Python Sets - A Comprehensive Guide

Overview

A set in Python is an unordered collection of unique items. It is a powerful data structure for scenarios where uniqueness of elements is required, such as removing duplicates or performing mathematical set operations like union, intersection, and difference.

Key Characteristics

Unordered: Elements have no specific order, and indexing is not supported.
Unique Items: No duplicate elements are allowed.
Mutable: Elements can be added or removed, but the set itself is mutable.
Heterogeneous: Sets can store elements of different data types (e.g., integers, strings, tuples).

Creating Sets

Sets can be created using curly braces {} or the set() constructor.

Syntax

# Using curly braces
my_set = {1, 2, 3}

# Using the set() constructor
empty_set = set()  # Note: {} creates an empty dictionary, not a set
string_set = set("hello")

Examples

# Creating a set
fruits = {"apple", "banana", "cherry"}
print(fruits)  # Output: {'apple', 'banana', 'cherry'}

# Set from a list (removes duplicates)
numbers = set([1, 2, 2, 3, 4])
print(numbers)  # Output: {1, 2, 3, 4}

Accessing Elements in a Set

Since sets are unordered, elements cannot be accessed by index. However, you can iterate over a set using a for loop.

fruits = {"apple", "banana", "cherry"}
for fruit in fruits:
    print(fruit)

Modifying Sets

Adding Elements

add(item): Adds a single element to the set.
update(iterable): Adds multiple elements from an iterable to the set.

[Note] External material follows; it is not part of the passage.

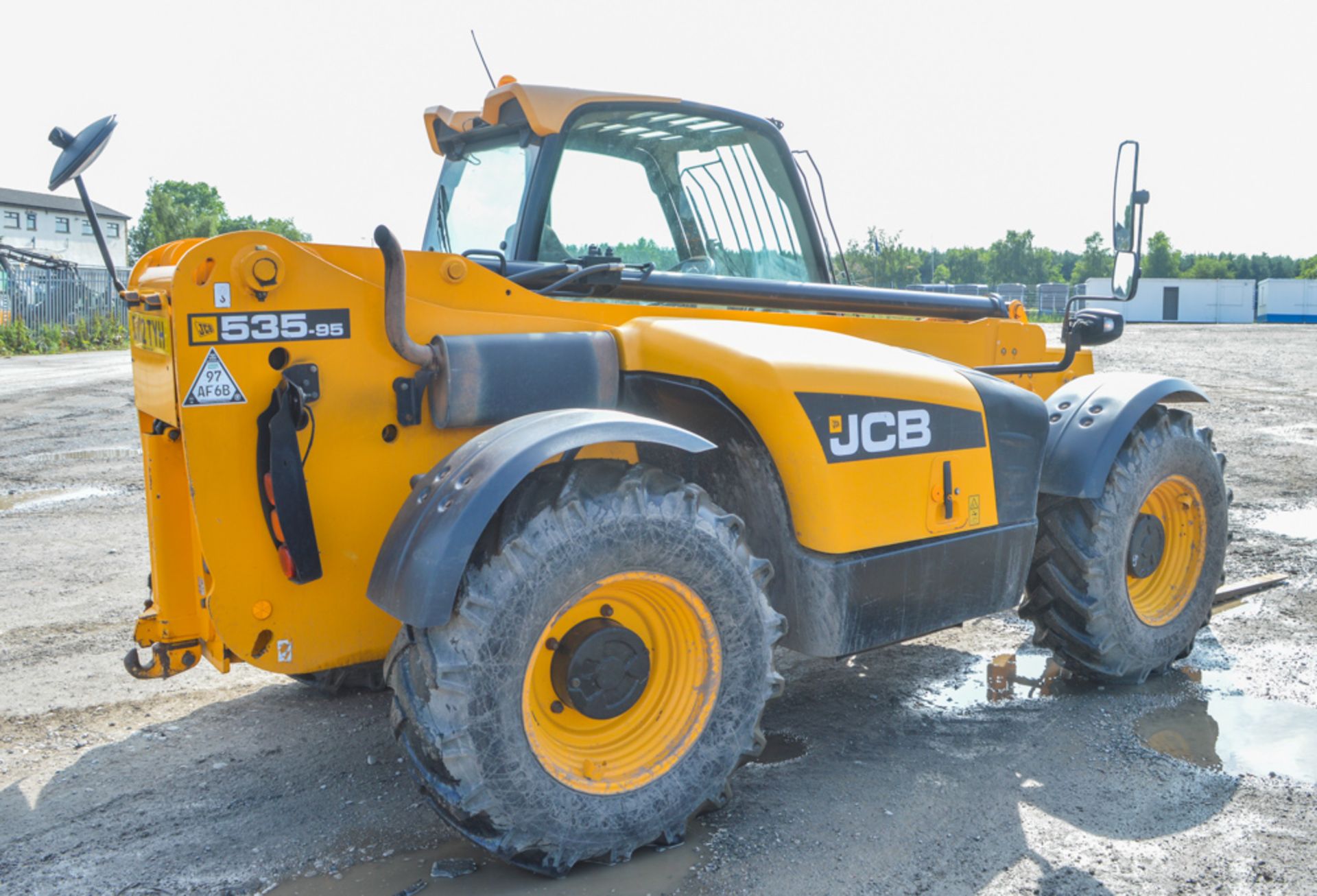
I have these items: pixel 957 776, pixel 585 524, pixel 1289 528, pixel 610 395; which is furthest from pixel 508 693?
pixel 1289 528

fruits = {"apple", "banana"}
fruits.add("cherry")
print(fruits)  # Output: {'apple', 'banana', 'cherry'}

fruits.update(["date", "elderberry"])
print(fruits)  # Output: {'apple', 'banana', 'cherry', 'date', 'elderberry'}

Removing Elements

remove(item): Removes the specified item; raises KeyError if the item does not exist.
discard(item): Removes the specified item; does nothing if the item does not exist.
pop(): Removes and returns an arbitrary element.
clear(): Removes all elements from the set.

fruits = {"apple", "banana", "cherry"}
fruits.remove("banana")
print(fruits)  # Output: {'apple', 'cherry'}

fruits.discard("pear")  # No error if 'pear' does not exist
fruits.pop()
print(fruits)  # Output: {'cherry'} (arbitrary element removed)

fruits.clear()
print(fruits)  # Output: set()

Set Operations

Union

Combines elements from both sets (no duplicates).

set1 = {1, 2, 3}
set2 = {3, 4, 5}
union_set = set1.union(set2)
print(union_set)  # Output: {1, 2, 3, 4, 5}

Intersection

Finds elements common to both sets.

intersection_set = set1.intersection(set2)
print(intersection_set)  # Output: {3}

Difference

Finds elements in the first set but not in the second.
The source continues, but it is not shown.